Screening of La Perruque (Karim Boukhari, 2015, 19’) and 475 (Nadir Bouhmouch, 2013, 63’). Proposed by Rachid Farhan and Zahrat Essawssane Bourhil and followed by discussion.

We chose the film 475 for this session because it is altogether illegal cinema: it was made clandestinely, with no authorization, in what its maker Nadir Bouhmouch calls “an act of civil disobedience” against the Centre Cinématographique Marocain (CCM) –the Moroccan film institution, and its restrictive film and censorship laws. Its team was comprised of a small group of volunteers with little or no film experience. Instead of requesting public funding from the CCM the filmmakers opted for a crowdfunding campaign. 475 was produced in the context of an alternative film movement known as “Guerrilla cinema”, “an artistic resistance for freedom of expression in Morocco”, which stems from the 20 February movement (which championed the protests and demonstrations by the people of Morocco in 2011).

La perruque is a small film which, subtly and with few words and no victimisation, takes us through the main character’s day in a cinema, where he gives oral sex in exchange for money, a frequent activity before most small cinemas in Morocco closed down.

Rachid Farhan was born on 17 August in Zagora, in south east Morocco. After a high school diploma in Modern Literature, he studied for a degree in French Language and Literature in 2011 and then a Master in Education in Cultural Mediation for Art and Science at the Faculty of Educational Science, Mohammed V University of Rabat, Morocco. After his Master’s degree he spent several years working on the organisation of many different cultural and artistic events in Morocco, particularly in Rabat. Along with his cultural activities at this time, Farhan committed to the queer and feminist struggles. This allowed him a deeper knowledge of gender issues which enabled him to better analyse power relations, inequality and forms of oppression. He has now been working for over three years on masculinities with the Quartiers du Monde association, where he has designed dynamic workshops for identifying stereotypes and gender roles and reflecting on inequality and power relations.

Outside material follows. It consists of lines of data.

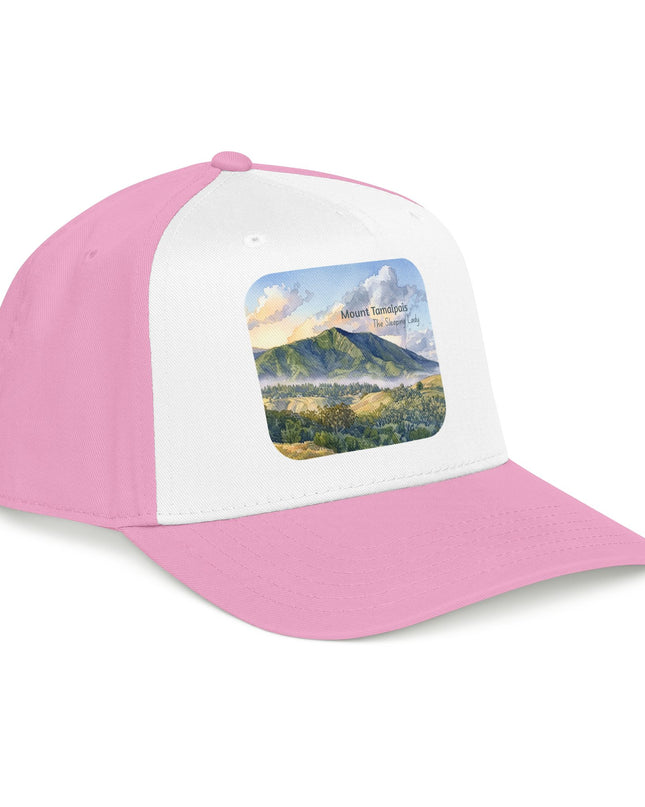 "Mount Tamalpais, the Sleeping Lady" Mid Profile Baseball Cap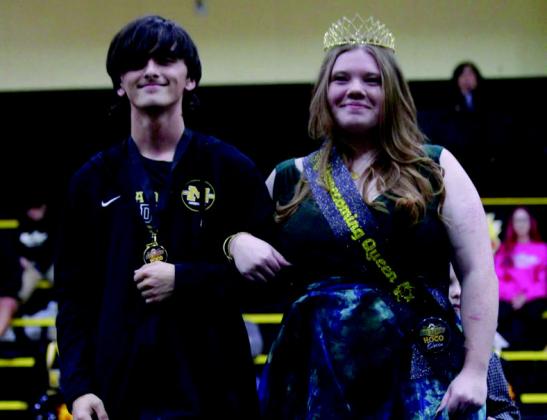 MHS Wrestling Homecoming King and Queen Braxton Gimenez and Madelyn Ritchie. Courtesy photo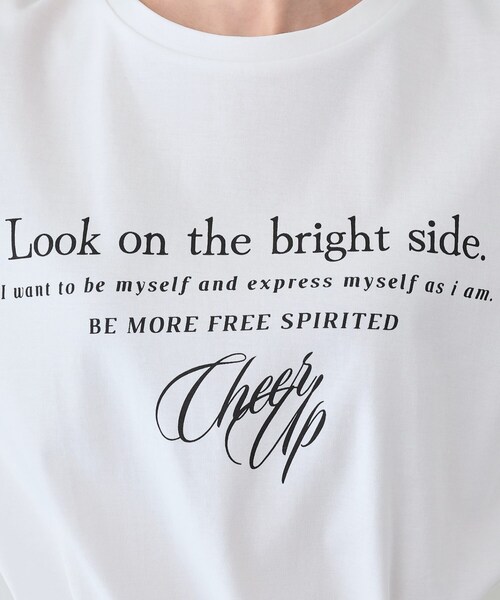 INDIVI(インディヴィ)の「【UVケア/選べるデザイン】フォト&ロゴ プリントTシャツ(Tシャツ/カットソー・レディース・サックスブルー系/ブラック系6/ホワイト系7/ホワイト系6/ホワイト系1/チャコール/イエロー系その他/チャコールグレー/ホワイト/ホワイト系その他6/ホワイト系・05/12/15 /13/19/38/34)」の20枚目の写真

Zahrat Essawssane Bourhil has a degree in Psychology and briefly trained for the circus at the Shems circus school. She has been taking contact-improvisation lessons since 2014 and has worked at the East-West Foundation for a short time as project manager. She has also worked as researcher and translator for a doctoral student’s thesis, “Cities Without Shanty Towns: Who Benefits from Resettling Families in Shanty Towns?” Her cultural collaborations include work with festivals such as HHF –Hardzazat Hardcore Fest–, where she helped set up the feminist section; SBAGHA BAGHA Street Art Festival, as an artist assistant; and L`Boulevard Young Artists Festival, as production manager for Canal L’Boulevard. She is committed to the Moroccan feminist and queer struggle.

Rachid Farhan and Zahat Essawssane Bourhil are now running a workshop at Tabakalera International Centre for Contemporary Culture, San Sebastian. Using contact-improvisation and body movement exercises, they put into practice and dance a choreography of situations and relations governed by power and oppression, based on race, gender, sex, social class, etc.